>> Start

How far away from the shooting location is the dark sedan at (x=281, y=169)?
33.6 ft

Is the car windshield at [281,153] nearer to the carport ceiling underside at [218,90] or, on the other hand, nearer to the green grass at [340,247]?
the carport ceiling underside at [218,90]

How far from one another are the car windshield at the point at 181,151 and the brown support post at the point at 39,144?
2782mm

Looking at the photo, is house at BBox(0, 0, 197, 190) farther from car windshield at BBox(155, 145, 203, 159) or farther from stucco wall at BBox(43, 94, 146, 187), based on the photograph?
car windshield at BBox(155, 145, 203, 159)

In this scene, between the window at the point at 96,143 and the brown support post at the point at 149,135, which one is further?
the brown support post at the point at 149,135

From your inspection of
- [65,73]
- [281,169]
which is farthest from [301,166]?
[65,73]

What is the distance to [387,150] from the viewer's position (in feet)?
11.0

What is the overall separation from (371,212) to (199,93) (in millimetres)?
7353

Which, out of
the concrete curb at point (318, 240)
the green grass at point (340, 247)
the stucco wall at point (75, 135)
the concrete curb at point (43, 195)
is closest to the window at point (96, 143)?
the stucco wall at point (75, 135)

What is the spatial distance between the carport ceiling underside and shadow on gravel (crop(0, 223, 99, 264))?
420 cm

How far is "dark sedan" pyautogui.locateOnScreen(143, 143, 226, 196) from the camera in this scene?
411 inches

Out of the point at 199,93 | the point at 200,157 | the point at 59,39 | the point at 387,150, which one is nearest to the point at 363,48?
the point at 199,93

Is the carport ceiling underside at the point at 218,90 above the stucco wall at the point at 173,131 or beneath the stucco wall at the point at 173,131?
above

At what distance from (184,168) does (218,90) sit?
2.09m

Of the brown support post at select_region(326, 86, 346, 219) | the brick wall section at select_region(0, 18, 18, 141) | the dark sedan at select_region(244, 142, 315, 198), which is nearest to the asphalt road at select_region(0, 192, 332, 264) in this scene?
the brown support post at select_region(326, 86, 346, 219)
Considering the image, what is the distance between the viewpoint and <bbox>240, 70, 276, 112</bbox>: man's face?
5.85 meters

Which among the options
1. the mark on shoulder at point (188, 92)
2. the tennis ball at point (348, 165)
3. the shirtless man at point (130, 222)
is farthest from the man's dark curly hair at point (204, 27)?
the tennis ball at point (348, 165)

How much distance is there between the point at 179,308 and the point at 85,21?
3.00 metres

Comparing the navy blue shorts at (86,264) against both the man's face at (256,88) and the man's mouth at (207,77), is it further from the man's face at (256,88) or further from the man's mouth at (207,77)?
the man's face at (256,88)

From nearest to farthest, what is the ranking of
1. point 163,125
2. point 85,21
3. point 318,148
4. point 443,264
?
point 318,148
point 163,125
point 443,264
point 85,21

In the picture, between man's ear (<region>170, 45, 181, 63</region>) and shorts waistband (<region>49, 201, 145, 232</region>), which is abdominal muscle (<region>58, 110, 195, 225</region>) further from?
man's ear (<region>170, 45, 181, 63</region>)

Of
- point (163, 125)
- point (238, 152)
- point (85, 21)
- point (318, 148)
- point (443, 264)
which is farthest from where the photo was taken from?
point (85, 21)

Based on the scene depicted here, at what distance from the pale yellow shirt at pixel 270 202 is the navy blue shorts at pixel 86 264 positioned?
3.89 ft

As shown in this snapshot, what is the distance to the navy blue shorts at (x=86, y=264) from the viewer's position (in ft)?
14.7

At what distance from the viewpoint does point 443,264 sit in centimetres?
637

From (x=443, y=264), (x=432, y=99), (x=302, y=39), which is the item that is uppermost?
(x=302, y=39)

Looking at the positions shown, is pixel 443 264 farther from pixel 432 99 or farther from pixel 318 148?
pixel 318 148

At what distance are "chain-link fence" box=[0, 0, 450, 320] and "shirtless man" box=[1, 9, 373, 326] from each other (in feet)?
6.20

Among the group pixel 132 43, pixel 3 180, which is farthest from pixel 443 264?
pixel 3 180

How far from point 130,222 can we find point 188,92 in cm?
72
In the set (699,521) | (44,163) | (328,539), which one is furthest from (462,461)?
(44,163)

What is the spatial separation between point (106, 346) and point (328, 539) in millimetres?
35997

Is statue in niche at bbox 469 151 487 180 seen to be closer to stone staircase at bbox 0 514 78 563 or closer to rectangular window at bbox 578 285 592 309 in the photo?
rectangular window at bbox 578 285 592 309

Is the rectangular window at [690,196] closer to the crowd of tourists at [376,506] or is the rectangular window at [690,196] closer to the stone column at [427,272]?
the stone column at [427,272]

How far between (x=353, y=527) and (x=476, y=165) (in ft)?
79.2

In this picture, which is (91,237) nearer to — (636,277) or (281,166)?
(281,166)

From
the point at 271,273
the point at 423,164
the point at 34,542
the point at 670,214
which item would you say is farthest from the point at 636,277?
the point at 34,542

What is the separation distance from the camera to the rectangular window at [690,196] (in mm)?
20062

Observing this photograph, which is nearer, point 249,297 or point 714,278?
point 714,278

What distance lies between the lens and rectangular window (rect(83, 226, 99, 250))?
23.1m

>> End

YOUR GOAL -
Output every line of the material above as a JSON list of strings, one string per line, with blank lines omitted.

EXERCISE RESULT -
[
  "How far away from the shooting location is the dark sedan at (x=281, y=169)?",
  "33.6 ft",
  "Is the car windshield at [281,153] nearer to the carport ceiling underside at [218,90] or, on the other hand, nearer to the green grass at [340,247]?",
  "the carport ceiling underside at [218,90]",
  "How far from one another are the car windshield at the point at 181,151 and the brown support post at the point at 39,144?",
  "2782mm",
  "Looking at the photo, is house at BBox(0, 0, 197, 190) farther from car windshield at BBox(155, 145, 203, 159) or farther from stucco wall at BBox(43, 94, 146, 187), based on the photograph?",
  "car windshield at BBox(155, 145, 203, 159)",
  "In this scene, between the window at the point at 96,143 and the brown support post at the point at 149,135, which one is further?",
  "the brown support post at the point at 149,135",
  "From your inspection of",
  "- [65,73]",
  "- [281,169]",
  "which is farthest from [301,166]?",
  "[65,73]",
  "What is the distance to [387,150] from the viewer's position (in feet)?",
  "11.0",
  "What is the overall separation from (371,212) to (199,93) (in millimetres)?",
  "7353",
  "Which, out of",
  "the concrete curb at point (318, 240)",
  "the green grass at point (340, 247)",
  "the stucco wall at point (75, 135)",
  "the concrete curb at point (43, 195)",
  "is closest to the window at point (96, 143)?",
  "the stucco wall at point (75, 135)",
  "What is the spatial distance between the carport ceiling underside and shadow on gravel (crop(0, 223, 99, 264))?",
  "420 cm",
  "How far is \"dark sedan\" pyautogui.locateOnScreen(143, 143, 226, 196) from the camera in this scene?",
  "411 inches",
  "Out of the point at 199,93 | the point at 200,157 | the point at 59,39 | the point at 387,150, which one is nearest to the point at 363,48?",
  "the point at 199,93",
  "Is the carport ceiling underside at the point at 218,90 above the stucco wall at the point at 173,131 or beneath the stucco wall at the point at 173,131?",
  "above",
  "At what distance from (184,168) does (218,90) sit?",
  "2.09m",
  "Of the brown support post at select_region(326, 86, 346, 219) | the brick wall section at select_region(0, 18, 18, 141) | the dark sedan at select_region(244, 142, 315, 198), which is nearest to the asphalt road at select_region(0, 192, 332, 264) in this scene?",
  "the brown support post at select_region(326, 86, 346, 219)",
  "Considering the image, what is the distance between the viewpoint and <bbox>240, 70, 276, 112</bbox>: man's face?",
  "5.85 meters",
  "Which among the options",
  "1. the mark on shoulder at point (188, 92)",
  "2. the tennis ball at point (348, 165)",
  "3. the shirtless man at point (130, 222)",
  "is farthest from the man's dark curly hair at point (204, 27)?",
  "the tennis ball at point (348, 165)",
  "How much distance is there between the point at 179,308 and the point at 85,21?",
  "3.00 metres",
  "Comparing the navy blue shorts at (86,264) against both the man's face at (256,88) and the man's mouth at (207,77), is it further from the man's face at (256,88) or further from the man's mouth at (207,77)?",
  "the man's face at (256,88)",
  "From nearest to farthest, what is the ranking of",
  "1. point 163,125",
  "2. point 85,21",
  "3. point 318,148",
  "4. point 443,264",
  "?",
  "point 318,148",
  "point 163,125",
  "point 443,264",
  "point 85,21",
  "In the picture, between man's ear (<region>170, 45, 181, 63</region>) and shorts waistband (<region>49, 201, 145, 232</region>), which is abdominal muscle (<region>58, 110, 195, 225</region>) further from?",
  "man's ear (<region>170, 45, 181, 63</region>)",
  "Of",
  "- point (163, 125)",
  "- point (238, 152)",
  "- point (85, 21)",
  "- point (318, 148)",
  "- point (443, 264)",
  "which is farthest from where the photo was taken from?",
  "point (85, 21)",
  "Based on the scene depicted here, at what distance from the pale yellow shirt at pixel 270 202 is the navy blue shorts at pixel 86 264 positioned?",
  "3.89 ft",
  "As shown in this snapshot, what is the distance to the navy blue shorts at (x=86, y=264) from the viewer's position (in ft)?",
  "14.7",
  "At what distance from the viewpoint does point 443,264 sit in centimetres?",
  "637",
  "From (x=443, y=264), (x=432, y=99), (x=302, y=39), which is the item that is uppermost?",
  "(x=302, y=39)",
  "Looking at the positions shown, is pixel 443 264 farther from pixel 432 99 or farther from pixel 318 148?",
  "pixel 318 148",
  "At what distance are \"chain-link fence\" box=[0, 0, 450, 320] and \"shirtless man\" box=[1, 9, 373, 326] from each other (in feet)?",
  "6.20",
  "Among the group pixel 132 43, pixel 3 180, which is farthest from pixel 443 264?",
  "pixel 3 180",
  "How far from point 130,222 can we find point 188,92 in cm?",
  "72",
  "In the set (699,521) | (44,163) | (328,539), which one is furthest from (462,461)?",
  "(44,163)",
  "What is the spatial separation between point (106, 346) and point (328, 539) in millimetres?",
  "35997",
  "Is statue in niche at bbox 469 151 487 180 seen to be closer to stone staircase at bbox 0 514 78 563 or closer to rectangular window at bbox 578 285 592 309 in the photo?",
  "rectangular window at bbox 578 285 592 309",
  "Is the rectangular window at [690,196] closer to the crowd of tourists at [376,506] or is the rectangular window at [690,196] closer to the stone column at [427,272]?",
  "the stone column at [427,272]",
  "How far between (x=353, y=527) and (x=476, y=165) (in ft)?",
  "79.2",
  "In this picture, which is (91,237) nearer to — (636,277) or (281,166)?",
  "(281,166)",
  "From",
  "the point at 271,273",
  "the point at 423,164",
  "the point at 34,542",
  "the point at 670,214",
  "which item would you say is farthest from the point at 636,277?",
  "the point at 34,542",
  "What is the separation distance from the camera to the rectangular window at [690,196] (in mm)?",
  "20062",
  "Observing this photograph, which is nearer, point 249,297 or point 714,278?",
  "point 714,278",
  "What distance lies between the lens and rectangular window (rect(83, 226, 99, 250))?",
  "23.1m"
]